Sezione di testo:
Demonizzazione di Assange

La sua scrivania era piena zeppa di incriminazioni di tortura, prigionieri a rischio, possibili crimini di guerra. Per lui, "come per la maggior parte delle persone in tutto il mondo, Assange era solo uno stupratore, nichilista, un hacker, una spia, un narcisista". Melzer aveva del lavoro più importante da fare. «Come tanti, ero convinto di conoscere la verità (su Assange), anche se non riuscivo a ricordare bene da dove provenisse quella conoscenza».


Quando tre mesi dopo arrivò un appello più urgente, si costrinse a dare un'occhiata più da vicino e subito si pentì del suo pregiudizio pericolosamente sciocco: «Ciò che mi ha turbato di più è stata la facilità ipocrita e l'incrollabile certezza con cui avevo accettato una narrazione in gran parte priva di fondamento come un fatto indiscutibile».

Osservando di non aver «mai visto un caso simile in cui una persona è stata sottoposta a nove anni di indagini preliminari per stupro senza che fosse stata presentata un'accusa», si è subito immerso nell'indagine non solo riguardo alla denuncia per tortura degli avvocati di Assange, ma anche sul gioco al massacro di cui si era evidentemente disinteressato.

L'integrità di Assange è rivelata in modo convincente nella sua autobiografia. La gente non dovrebbe essere scoraggiata dal leggerla solo perché non è autorizzata. Assange l'ha scritta nel 2011, mentre era fuori su cauzione e confortevolmente ospitato nel maniero del 18° secolo di un suo amico a Norfolk. Dopo che uno scrittore professionista l'ha ripulita, egli l'ha riletta e l’ha ripudiata, con lo stesso spirito con cui le persone bruciano i loro vecchi diari, con il commento: «Tutte le memorie sono prostituzione». Tuttavia, siccome aveva già speso l'anticipo in avvocati, il libro lo abbiamo e, per evitare di subire il lavaggio del cervello come Nils Melzer, con la campagna diffamatoria a cui i “Papers of Record” hanno così cinicamente partecipato, è indispensabile leggerlo.

Dati memorizzati:
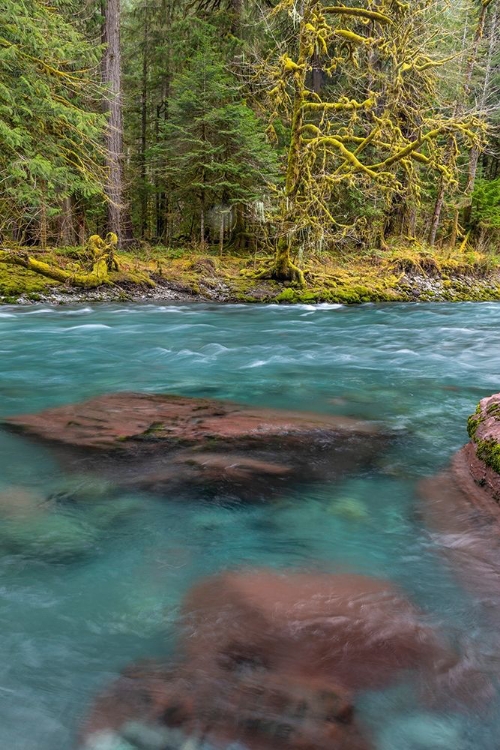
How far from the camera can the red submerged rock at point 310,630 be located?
6.78ft

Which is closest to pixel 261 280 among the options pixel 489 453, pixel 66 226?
pixel 66 226

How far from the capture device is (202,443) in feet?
13.6

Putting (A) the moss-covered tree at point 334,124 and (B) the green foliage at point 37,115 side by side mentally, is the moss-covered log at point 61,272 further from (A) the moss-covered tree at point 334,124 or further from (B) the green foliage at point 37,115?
(A) the moss-covered tree at point 334,124

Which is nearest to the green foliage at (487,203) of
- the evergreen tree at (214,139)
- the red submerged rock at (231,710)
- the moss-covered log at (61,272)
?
the evergreen tree at (214,139)

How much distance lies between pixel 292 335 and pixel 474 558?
739cm

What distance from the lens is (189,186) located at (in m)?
16.3

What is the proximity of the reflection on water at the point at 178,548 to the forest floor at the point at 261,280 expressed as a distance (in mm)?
6511

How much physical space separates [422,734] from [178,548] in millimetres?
1440

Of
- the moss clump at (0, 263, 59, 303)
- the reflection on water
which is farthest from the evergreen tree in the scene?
the reflection on water

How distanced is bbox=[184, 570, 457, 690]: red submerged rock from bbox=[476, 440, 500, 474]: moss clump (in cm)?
124

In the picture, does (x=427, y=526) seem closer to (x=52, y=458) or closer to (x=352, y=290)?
(x=52, y=458)

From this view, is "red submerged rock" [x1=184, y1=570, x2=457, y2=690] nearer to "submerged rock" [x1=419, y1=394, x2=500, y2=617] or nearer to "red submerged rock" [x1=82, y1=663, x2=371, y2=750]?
"red submerged rock" [x1=82, y1=663, x2=371, y2=750]

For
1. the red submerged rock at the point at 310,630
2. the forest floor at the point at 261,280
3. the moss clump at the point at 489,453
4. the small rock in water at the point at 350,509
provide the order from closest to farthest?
the red submerged rock at the point at 310,630
the small rock in water at the point at 350,509
the moss clump at the point at 489,453
the forest floor at the point at 261,280

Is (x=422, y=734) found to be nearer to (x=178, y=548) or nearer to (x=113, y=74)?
(x=178, y=548)
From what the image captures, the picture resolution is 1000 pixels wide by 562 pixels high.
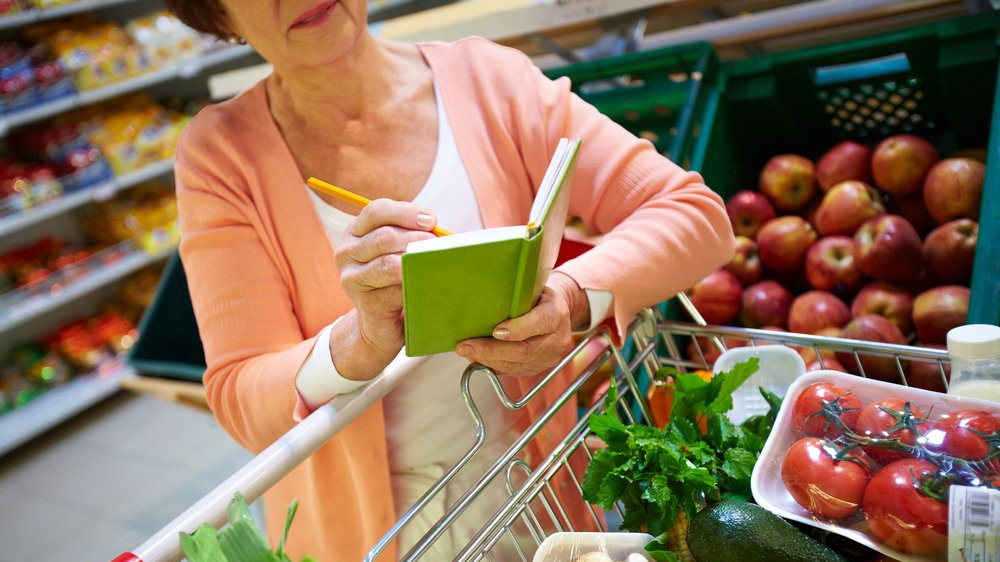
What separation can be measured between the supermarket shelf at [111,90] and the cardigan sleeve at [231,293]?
325 cm

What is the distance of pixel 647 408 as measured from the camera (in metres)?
1.00

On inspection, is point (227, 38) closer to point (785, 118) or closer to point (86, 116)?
point (785, 118)

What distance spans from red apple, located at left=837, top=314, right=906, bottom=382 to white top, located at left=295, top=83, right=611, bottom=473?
0.62 meters

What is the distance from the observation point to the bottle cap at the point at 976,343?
→ 775 millimetres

Esercizio:
Riprendi il testo sulla demonizzazione di Assange e prosegui la scrittura subito dopo la sua ultima frase.

Risultato:
Biografia di Assange

I detrattori di Julian, i giornalisti, i politici, gli intervistatori e i cineasti, dopo avere scagliato le loro calunnie su Julian, motivano le loro invettive riferendosi alla sua infanzia “profondamente traumatica”, che avrebbe plasmato il suo carattere: vanitoso, avido, arrogante, manipolatore, bugiardo, ladro, autistico, "nello spettro", narcisista e così via. La narrazione contenuta in questa autobiografia, invece, rivela una persona completamente diversa, una persona meravigliosa: obiettiva e analitica sul suo passato, calma, lirica e umoristica. I suoi ritratti di persone che ha incontrato lungo la strada mostrano un'attenta osservazione ed empatia:

«La prima infanzia è molto importante, credo. Ti dà tutta la tua capacità di meraviglia. Mia madre aveva il dono di amare e dir rendere la vita più interessante di quello che era. Magnetic Island (al largo dell'Australia) era un luogo abitato dalla libertà, un bellissimo Eden... gran parte dell'energia della mia famiglia era dedicata alla vita all'aria aperta... nuotavamo tutti i giorni e poi pescavo con mio nonno... Ricordo quando scendevo giù per le colline con mia madre sulla sua bicicletta e mentre correvamo allungavo le mani e cercavo di afferrare i frutti dagli alberi…».

Era circondato da adulti premurosi che rispondevano pazientemente alle sue domande e gli permettevano di pensare da solo. Questi adulti partecipavano vigorosamente ai movimenti contro la guerra e alle manifestazioni contro i test nucleari nel deserto australiano. Portavano Julian con sé. Per un po' Julian ha condiviso la loro vita di burattinai itineranti e l'inevitabile reazione pregiudiziale delle comunità rurali verso gli intrusi. La descrizione di Julian della loro casa che bruciava a Magnetic Island descrive il tempo e il clima come un fattore formativo nella natura umana:

«L'atmosfera era umida e il caldo forse rendeva le persone letargiche; l'atmosfera è importante in Australia e in molti luoghi, crea non solo uno stato fisico nelle persone ma anche uno stato mentale... un giorno tornando su per la collina scorgemmo la nostra casa in fiamme. C'erano una ventina di persone intorno... nessuno stava tentando di spegnere l'incendio. Ricordo uno dei vicini che rideva e diceva che non avremmo sopportato il caldo. Era tutto molto sinistro e ricordo che i vigili del fuoco ci misero 40 minuti ad arrivare…. quel fuoco è il mio primo ricordo molto netto e complicato... comportava livelli di complicazione che avrebbero continuato ad affascinarmi... notavo per la prima volta nella mia vita come l'autorità potesse prendersela comoda e come la burocrazia potesse avere una pietra al posto del cuore... c'era qualcosa di demoniaco nel modo in cui lasciavano che la "natura" facesse il suo corso».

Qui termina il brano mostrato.